Se in quell’istante gli fosse andato incontro manifestando una qualunque emozione, sarebbe potuto cambiare tutto. Invece, egli attese che il padre lo vedesse prima di pronunciare una sola parola. Tutto ciò che lo Squire disse quando il suo sguardo cadde infine su di lui fu: Voi qui, signore! E troncando le istruzioni che stava impartendo a Molly lasciò immediatamente la stanza. Per tutto il tempo il suo cuore aveva agognato il primogenito; ma l’orgoglio di entrambi li tenne a distanza.
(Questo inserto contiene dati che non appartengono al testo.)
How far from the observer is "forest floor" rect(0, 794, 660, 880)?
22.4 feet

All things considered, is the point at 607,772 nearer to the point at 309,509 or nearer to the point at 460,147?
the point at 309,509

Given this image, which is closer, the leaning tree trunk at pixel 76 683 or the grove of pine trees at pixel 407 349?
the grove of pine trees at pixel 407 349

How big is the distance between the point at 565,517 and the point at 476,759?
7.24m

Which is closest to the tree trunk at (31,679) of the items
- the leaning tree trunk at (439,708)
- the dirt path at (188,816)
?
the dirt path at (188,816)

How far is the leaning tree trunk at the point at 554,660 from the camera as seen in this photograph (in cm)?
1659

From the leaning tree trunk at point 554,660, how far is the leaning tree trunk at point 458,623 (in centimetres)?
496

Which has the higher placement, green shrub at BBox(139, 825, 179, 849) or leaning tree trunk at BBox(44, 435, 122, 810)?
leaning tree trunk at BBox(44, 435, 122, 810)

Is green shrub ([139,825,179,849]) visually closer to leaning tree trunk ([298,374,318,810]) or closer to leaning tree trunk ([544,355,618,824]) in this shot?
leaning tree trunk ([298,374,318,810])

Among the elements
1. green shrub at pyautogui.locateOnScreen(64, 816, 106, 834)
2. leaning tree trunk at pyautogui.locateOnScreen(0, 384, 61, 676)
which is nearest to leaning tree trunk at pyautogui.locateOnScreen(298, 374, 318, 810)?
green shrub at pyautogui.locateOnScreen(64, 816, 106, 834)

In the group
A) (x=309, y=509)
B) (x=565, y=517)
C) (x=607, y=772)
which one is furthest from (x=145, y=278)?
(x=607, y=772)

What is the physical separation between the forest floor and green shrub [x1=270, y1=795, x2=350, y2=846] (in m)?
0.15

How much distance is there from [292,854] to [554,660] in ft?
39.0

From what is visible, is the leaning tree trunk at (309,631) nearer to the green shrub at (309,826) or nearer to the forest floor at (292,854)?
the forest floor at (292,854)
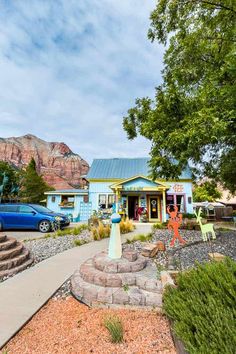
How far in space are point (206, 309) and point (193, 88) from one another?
305 inches

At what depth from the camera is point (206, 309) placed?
2.20 metres

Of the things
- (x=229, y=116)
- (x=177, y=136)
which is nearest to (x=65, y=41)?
(x=177, y=136)

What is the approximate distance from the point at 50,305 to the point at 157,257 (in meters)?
3.45

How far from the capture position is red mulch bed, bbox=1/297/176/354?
2.47 metres

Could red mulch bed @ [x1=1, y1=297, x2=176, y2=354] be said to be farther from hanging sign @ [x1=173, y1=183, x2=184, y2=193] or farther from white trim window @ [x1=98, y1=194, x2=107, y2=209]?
hanging sign @ [x1=173, y1=183, x2=184, y2=193]

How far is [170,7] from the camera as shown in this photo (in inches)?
273

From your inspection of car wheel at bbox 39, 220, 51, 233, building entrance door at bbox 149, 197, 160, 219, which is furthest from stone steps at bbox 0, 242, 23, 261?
building entrance door at bbox 149, 197, 160, 219

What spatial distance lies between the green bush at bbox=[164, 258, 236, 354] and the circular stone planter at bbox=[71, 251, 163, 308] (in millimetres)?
568

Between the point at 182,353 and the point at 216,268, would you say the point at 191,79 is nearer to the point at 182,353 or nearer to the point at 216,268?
the point at 216,268

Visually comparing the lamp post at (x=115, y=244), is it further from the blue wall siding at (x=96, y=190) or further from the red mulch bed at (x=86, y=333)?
the blue wall siding at (x=96, y=190)

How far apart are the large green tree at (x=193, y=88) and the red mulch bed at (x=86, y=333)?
4.00m

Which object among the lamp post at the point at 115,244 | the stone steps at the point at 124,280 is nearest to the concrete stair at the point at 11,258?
the stone steps at the point at 124,280

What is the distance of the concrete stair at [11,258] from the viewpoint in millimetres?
4843

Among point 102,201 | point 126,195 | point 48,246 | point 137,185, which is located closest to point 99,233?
point 48,246
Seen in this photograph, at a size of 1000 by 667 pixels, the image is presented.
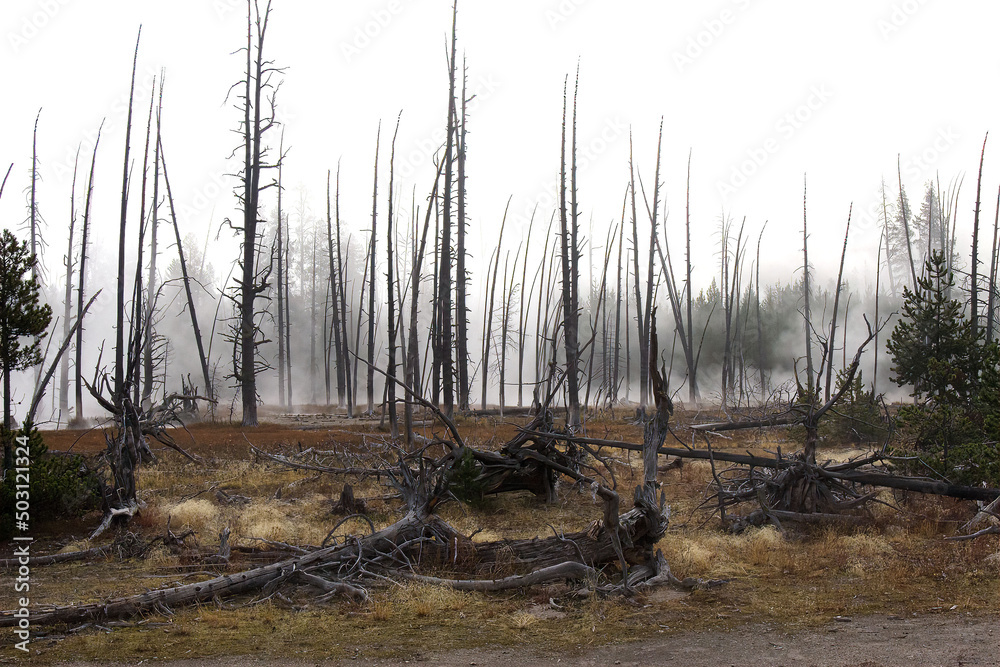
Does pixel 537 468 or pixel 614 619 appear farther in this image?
pixel 537 468

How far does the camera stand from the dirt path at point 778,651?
16.7ft

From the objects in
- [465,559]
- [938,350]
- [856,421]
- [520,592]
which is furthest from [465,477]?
[856,421]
Nonostante differenze e dissapori è sorprendente, si diceva, il profondo legame tra i fratelli Hamley, così come lo è quello tra Molly e Cynthia, il cui rapporto è in fondo il cuore della storia, impossibili da definire sorellastre tanto sincero è l’affetto che le unisce. Situazioni e sentimenti che con il tempo si intrecciano rendono sempre più evidenti le differenze caratteriali delle due giovani donne e, soprattutto quando è l’amore ad entrare in gioco, il rischio che questo si metta tra loro e rompa l’equilibrio si fa per un momento davvero concreto. Ma il romanzo che la Gaskell qui costruisce rifiuta eccessi e luoghi comuni, non esistono rivalità tra sorellastre o fratelli, gelosie o rabbia. Nel piccolo mondo di Hollingford l’autrice mette in scena la vita di ogni giorno, fatta di innumerevoli piccole, frivole cose, di affetti sinceri che non mutano nemmeno di fronte all’errore e al giudizio esterno. Sarà la vita, il destino, nel caso lo voglia a rimettere ordine.
Immutevole, come i sentimenti che legano le due sorelle e il loro essere coerenti a sè stesse – quasi – fino alla fine.